Brief:
Would you please copy the part of the material below that opens with the line containing "4. 施工方法：采用机械挖掘" and closes with the line containing "10. 监理检查：监理人员对施工过程进行了检查，并确认预留位置、尺寸符合要求。"? Copy it exactly, and only it.

Supplied records:
□ □ □ □ □

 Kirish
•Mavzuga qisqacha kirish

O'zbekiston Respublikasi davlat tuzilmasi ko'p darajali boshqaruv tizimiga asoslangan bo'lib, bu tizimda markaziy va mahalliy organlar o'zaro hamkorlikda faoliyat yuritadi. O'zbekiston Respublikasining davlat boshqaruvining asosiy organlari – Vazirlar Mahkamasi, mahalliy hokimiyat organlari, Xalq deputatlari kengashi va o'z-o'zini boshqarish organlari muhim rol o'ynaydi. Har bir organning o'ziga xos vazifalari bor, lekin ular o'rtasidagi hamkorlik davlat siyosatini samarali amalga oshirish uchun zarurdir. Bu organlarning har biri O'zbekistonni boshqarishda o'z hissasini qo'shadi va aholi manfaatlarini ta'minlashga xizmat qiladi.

□ □ □ □ □

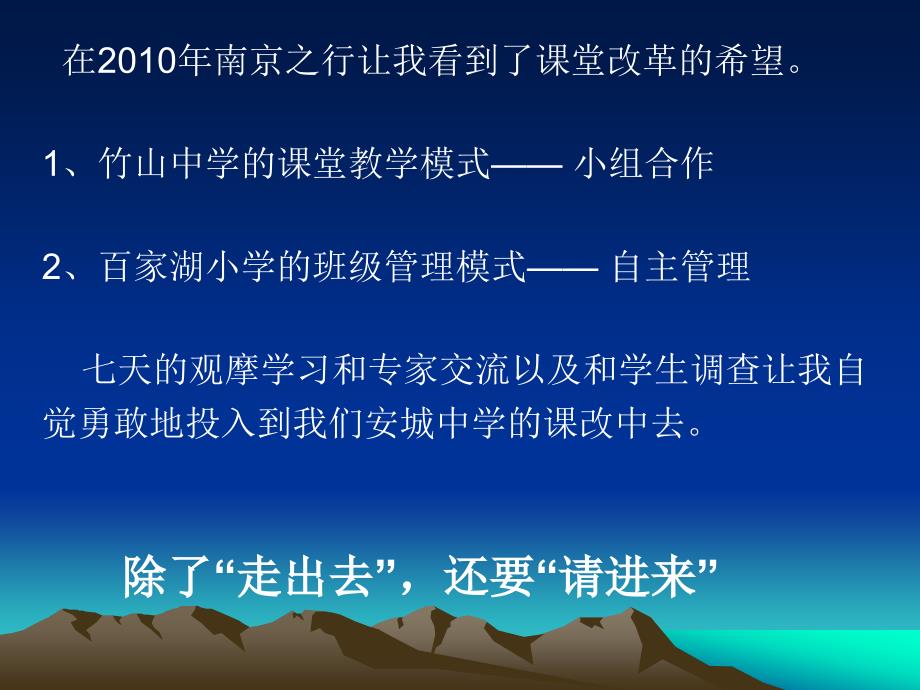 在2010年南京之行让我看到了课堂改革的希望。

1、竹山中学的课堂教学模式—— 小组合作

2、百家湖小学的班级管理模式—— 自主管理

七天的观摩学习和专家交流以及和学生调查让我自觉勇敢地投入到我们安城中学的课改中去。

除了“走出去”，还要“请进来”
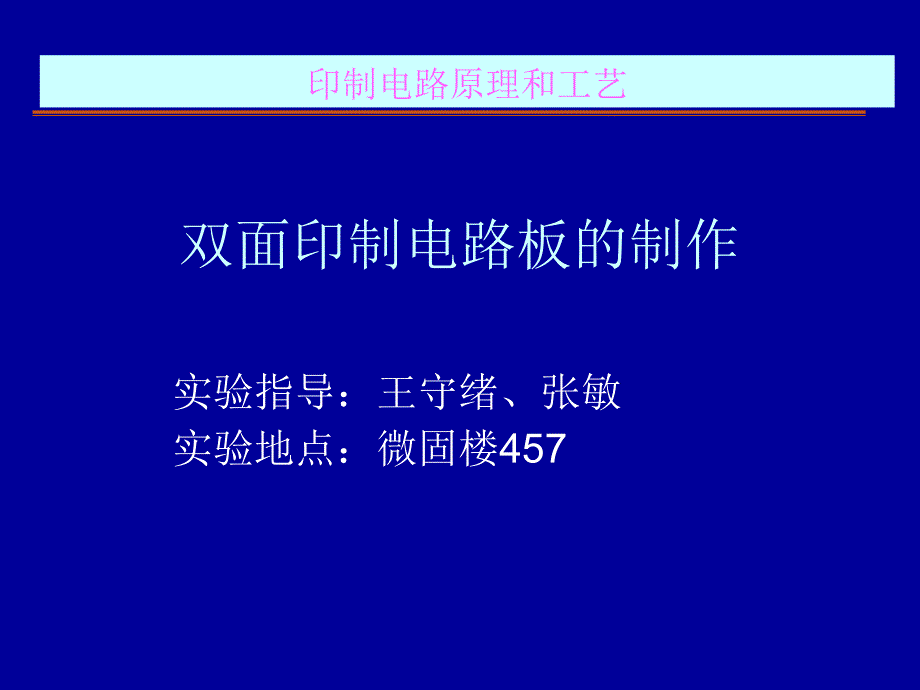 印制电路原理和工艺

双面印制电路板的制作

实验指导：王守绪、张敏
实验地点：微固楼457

□ □ □ □ □

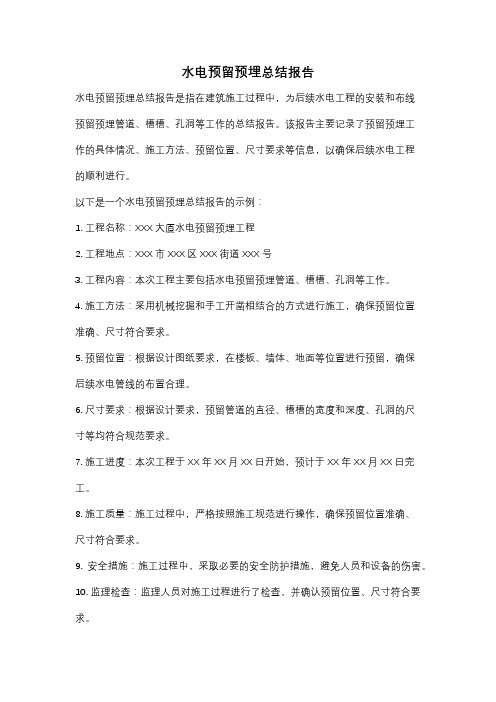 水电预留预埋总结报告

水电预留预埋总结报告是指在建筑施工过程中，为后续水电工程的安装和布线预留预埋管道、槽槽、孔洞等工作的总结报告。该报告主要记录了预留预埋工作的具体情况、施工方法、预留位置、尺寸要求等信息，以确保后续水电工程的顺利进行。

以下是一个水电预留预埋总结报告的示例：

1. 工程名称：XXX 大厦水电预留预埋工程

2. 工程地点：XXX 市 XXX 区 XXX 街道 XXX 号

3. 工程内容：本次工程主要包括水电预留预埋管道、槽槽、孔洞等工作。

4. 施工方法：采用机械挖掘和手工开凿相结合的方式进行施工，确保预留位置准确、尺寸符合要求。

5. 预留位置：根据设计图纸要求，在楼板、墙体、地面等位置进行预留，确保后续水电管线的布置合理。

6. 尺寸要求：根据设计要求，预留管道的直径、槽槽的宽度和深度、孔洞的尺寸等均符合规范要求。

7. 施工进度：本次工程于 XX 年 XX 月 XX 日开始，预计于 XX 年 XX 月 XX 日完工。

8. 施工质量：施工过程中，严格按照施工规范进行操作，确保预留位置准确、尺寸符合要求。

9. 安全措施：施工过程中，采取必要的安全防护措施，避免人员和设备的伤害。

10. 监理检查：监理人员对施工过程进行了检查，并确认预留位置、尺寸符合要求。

□ □ □ □ □

Output for this exercise:
4. 施工方法：采用机械挖掘和手工开凿相结合的方式进行施工，确保预留位置准确、尺寸符合要求。

5. 预留位置：根据设计图纸要求，在楼板、墙体、地面等位置进行预留，确保后续水电管线的布置合理。

6. 尺寸要求：根据设计要求，预留管道的直径、槽槽的宽度和深度、孔洞的尺寸等均符合规范要求。

7. 施工进度：本次工程于 XX 年 XX 月 XX 日开始，预计于 XX 年 XX 月 XX 日完工。

8. 施工质量：施工过程中，严格按照施工规范进行操作，确保预留位置准确、尺寸符合要求。

9. 安全措施：施工过程中，采取必要的安全防护措施，避免人员和设备的伤害。

10. 监理检查：监理人员对施工过程进行了检查，并确认预留位置、尺寸符合要求。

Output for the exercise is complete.